ARTICLE =
________________________
Darrell Shoemaker, Rapid City communications coordinator, said the city had done away with the downtown snow alert policy about 25 years ago.

"The city had a program in the 90s,but it was abandoned," Shoemaker said. "The current red signs notifying the public about the snow alert are similar to signs that remained in the core area until 2016."

He said the city council put the snow alert back in place in 2016 and publishes details each year, but this was the first time it had to be enacted since it came back.

Shoemaker said the council will look at how the program was used and how effective it was after data is available.

"City officials will be assessing this past weekend's first usage of the alert.  It's too early to determine what changes, if any, will be made to the program moving forward but the Downtown Snow Alert program is here to stay," he said. "Many communities in this region of the country, large and small, have some form of program to get cars off either business or residential streets for the purpose of efficient snow removal."
________________________
THE TASKS =
1 – Answer these from the article:
(a) About how many years ago did the city do away with the downtown snow alert policy?
(b) In what year did the city council put the snow alert back in place?
(c) What will city officials be assessing, according to Shoemaker?
2 – Please locate each line of the records containing the word "point" and copy those lines out.
________________________
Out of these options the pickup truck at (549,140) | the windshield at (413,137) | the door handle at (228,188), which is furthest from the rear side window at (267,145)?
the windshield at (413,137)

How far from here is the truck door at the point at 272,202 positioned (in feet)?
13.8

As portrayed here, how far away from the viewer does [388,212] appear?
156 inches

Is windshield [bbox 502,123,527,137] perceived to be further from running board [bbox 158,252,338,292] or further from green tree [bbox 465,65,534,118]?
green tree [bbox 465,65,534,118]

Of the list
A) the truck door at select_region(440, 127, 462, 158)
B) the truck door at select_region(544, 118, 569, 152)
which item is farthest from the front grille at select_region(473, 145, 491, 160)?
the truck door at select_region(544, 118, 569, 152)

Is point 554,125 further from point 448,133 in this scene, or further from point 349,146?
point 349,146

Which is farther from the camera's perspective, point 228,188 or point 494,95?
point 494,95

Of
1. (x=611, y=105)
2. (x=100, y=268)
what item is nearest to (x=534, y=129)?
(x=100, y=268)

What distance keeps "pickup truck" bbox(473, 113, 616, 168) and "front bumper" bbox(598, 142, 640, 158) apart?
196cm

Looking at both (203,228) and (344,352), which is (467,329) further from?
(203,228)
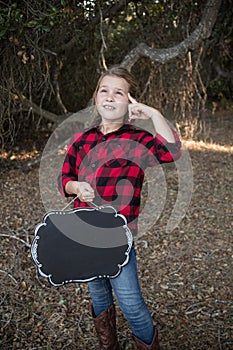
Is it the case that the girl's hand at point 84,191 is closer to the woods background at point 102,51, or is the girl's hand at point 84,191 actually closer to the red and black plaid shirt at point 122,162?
________________________
COMPLETE ANSWERS =
1 –
(a) About 25 years ago.
(b) 2016.
(c) This past weekend's first usage of the alert.

2 –
How far from here is the truck door at the point at 272,202 positioned (in feet)?
Is point 554,125 further from point 448,133 in this scene, or further from point 349,146?
point 349,146
Which is farther from the camera's perspective, point 228,188 or point 494,95?
point 494,95
Is it the case that the girl's hand at point 84,191 is closer to the woods background at point 102,51, or is the girl's hand at point 84,191 actually closer to the red and black plaid shirt at point 122,162?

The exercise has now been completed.